DHS Said It Was Targeting the 'Worst of the Worst' in Maine. It Swept Up Asylum Seekers and Noncriminals.
News outlets, civil rights groups, and court records tell a much different story than the government's claims about "Operation Catch of the Day."
In the aftermath of a surge of federal immigration officers to Maine by the Department of Homeland Security (DHS), civil rights groups and local media say the federal government mostly swept up people without criminal records, such as asylum seekers, not the "worst of the worst" that the DHS said it was targeting.
On January 21, the DHS announced "Operation Catch of the Day," an immigration enforcement surge across Maine "targeting the worst of the worst criminal illegal aliens who have terrorized communities." But like in other parts of the country that the DHS has flooded with Border Patrol and Immigrations and Customs Enforcement (ICE) officers, records show relatively few undocumented immigrants with criminal records being arrested. Instead, ICE swept up people who already had or were seeking legal status in the country through the federal immigration system.
For example, the Bangor Daily News on Monday identified 67 people detained by federal agents during "Operation Catch of the Day" using court records, press releases, and local news reports. Of those, 58 had no identifiable criminal record. Two-thirds were already in contact with the federal immigration system. That group includes asylum seekers, those granted temporary legal status or work authorizations, and those doing routine check-ins at ICE field offices, such as Yanick Joao Carneiro, an Angolan asylum-seeker who had a scheduled immigration court hearing in 2027.
The Trump administration's mass deportation program has produced similar results nationwide. CBS News reported Monday that, according to an internal DHS document, less than 14 percent of the nearly 400,000 immigrants arrested by ICE during the first year of President Donald Trump's second term had charges or convictions for violent criminal offenses.

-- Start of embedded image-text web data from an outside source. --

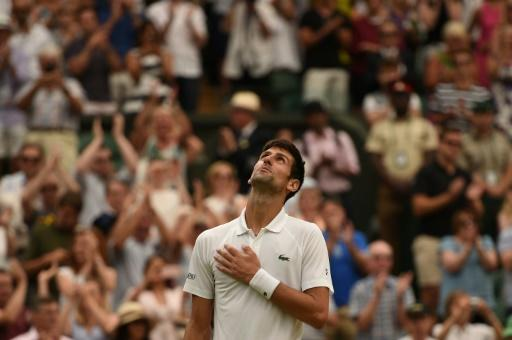 I'm back: Novak Djokovic reacts after beating Rafael Nadal in their epic semi-final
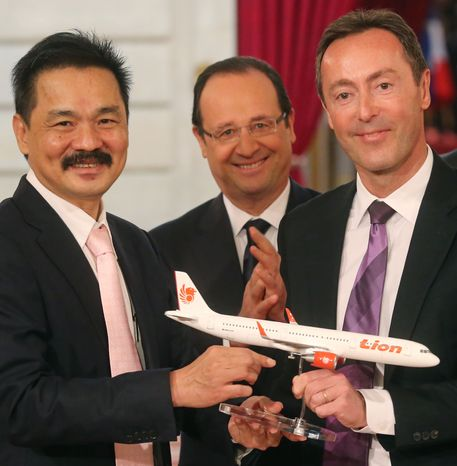 Rusdi Kirana (left), CEO of Lion Air, and Fabrice Bregier (right), CEO of Airbus, pose with an Airbus A320 model while French President Francois Hollande stands behind during a contract-signing ceremony at the Elysee Palace in Paris on Monday, March 18, 2013. Indonesian carrier Lion Air is to buy 234 short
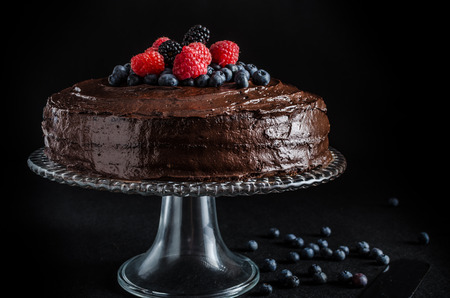 Photo pour Three flour chocolate cake with, without berries - image libre de droit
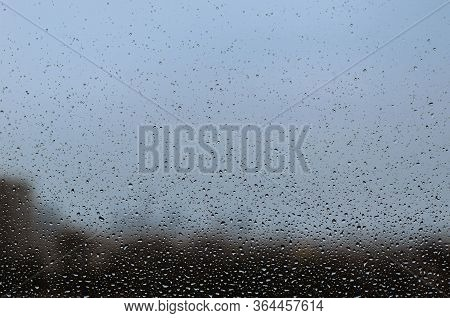 Rain Drop On Glass Window In Monsoon Season For Abstract And Background Concept.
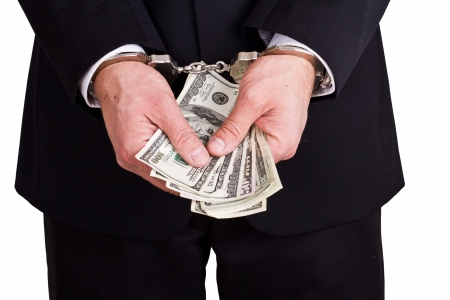 arrested businessman holding hundred dollar bills isolated on a white background Stock Photo - 17840677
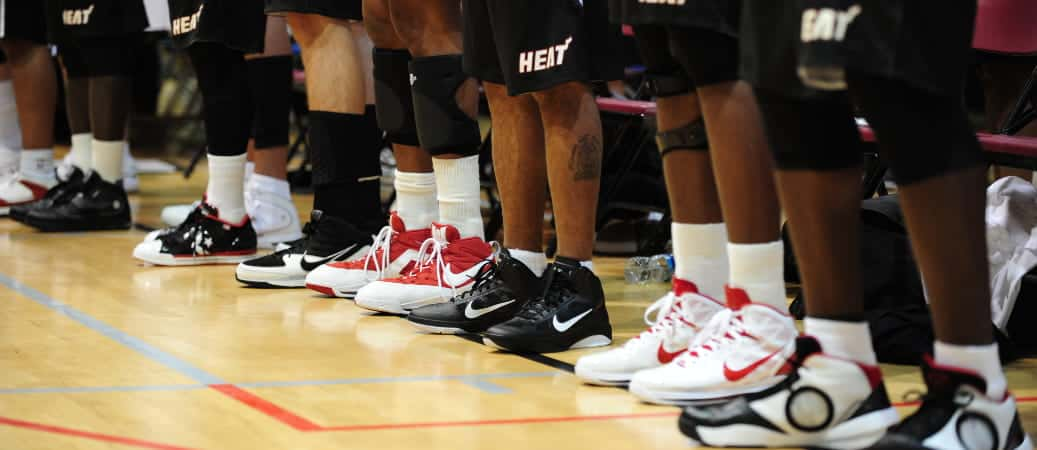 miami heat players standing in a line on the court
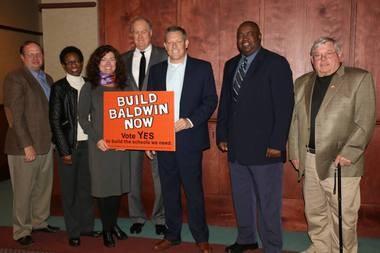 Posing with Baldwin County school Superintendent Robbie Owen, center, are Bay Minette City Council members John Biggs, Dollie Mims, Kathy Dobbins, Mayor Bob Wills, Chris Norman and Danleigh Corbett. (Courtesy Bob Wills)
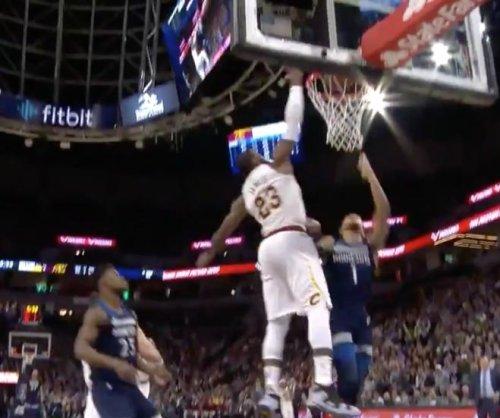 Cavaliers' LeBron James blocks Timberwolves' Tyus Jones into next week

In press releases, DHS said it arrested 206 people during the Maine operation, but it has only named 10 of them.
"Even by [the DHS'] own press releases, it didn't seem like they were able to actually find many people with criminal records," Max Brooks, a staff attorney at the American Civil Liberties Union (ACLU) of Maine, tells Reason. "The pattern of arrests that we and our partners saw was a lot of people just kind of 'driving while brown' and being pulled over, and then with seemingly no rhyme or reason being detained."
"A lot of the people that were detained had no prior interactions with law enforcement and even no gap in being lawfully here," Brooks continues. "Some folks were paroled into the country at a port of entry and then filed for asylum within a year, or they were people who entered on a visa and filed for asylum before their period of status was over. We definitely saw folks like that detained."
For example, the Portland Press Herald reported on the detention of Marcos Da Silva, a Brazilian citizen who entered the country as an asylum seeker and has a pending green card application sponsored by his wife, a U.S. citizen.
The Portland Press Herald wrote that other examples "include an 18-year-old college student detained at a Westbrook grocery store, a Cumberland County corrections officer with a 'squeaky clean' record whose arrest was criticized by the county sheriff, and a civil engineer for a Portland firm who witnesses said was detained by masked agents who smashed his car window."
In response to the detentions, the ACLU of Maine and other groups, such as the Immigrant Legal Advocacy Project (ILAP) of Maine, began filing emergency habeas corpus petitions on behalf of detained immigrants.
ILAP's executive director, Sue Roche, said in a press release that the organization and its partners "were working to secure the freedom of people swept up by ICE over the past week, which includes mostly asylum seekers with no criminal records who were racially profiled and taken from their cars and off the streets."
Immigrant detainees have flooded courts across the country with habeas petitions—which allow one to appeal unlawful imprisonment to a judge—in response to the Trump administration's policy of holding arrested immigrants in indefinite detention without bond hearings. A ProPublica analysis published this week found that more than 18,000 were filed in the first 13 months of Trump's second term—more than the last three administrations combined.
"Practitioners in the northeast have generally been really on-point at understanding, in a moment where the government's systematically violating the law, how the Writ of Habeas Corpus can be this really effective tool," Brooks says.
But the problem for detainees—and judges—is getting ICE to obey orders. ICE has violated hundreds of court orders from federal judges around the country to not transfer immigrant detainees out of state and give them bond hearings, and that pattern played out in Maine, too.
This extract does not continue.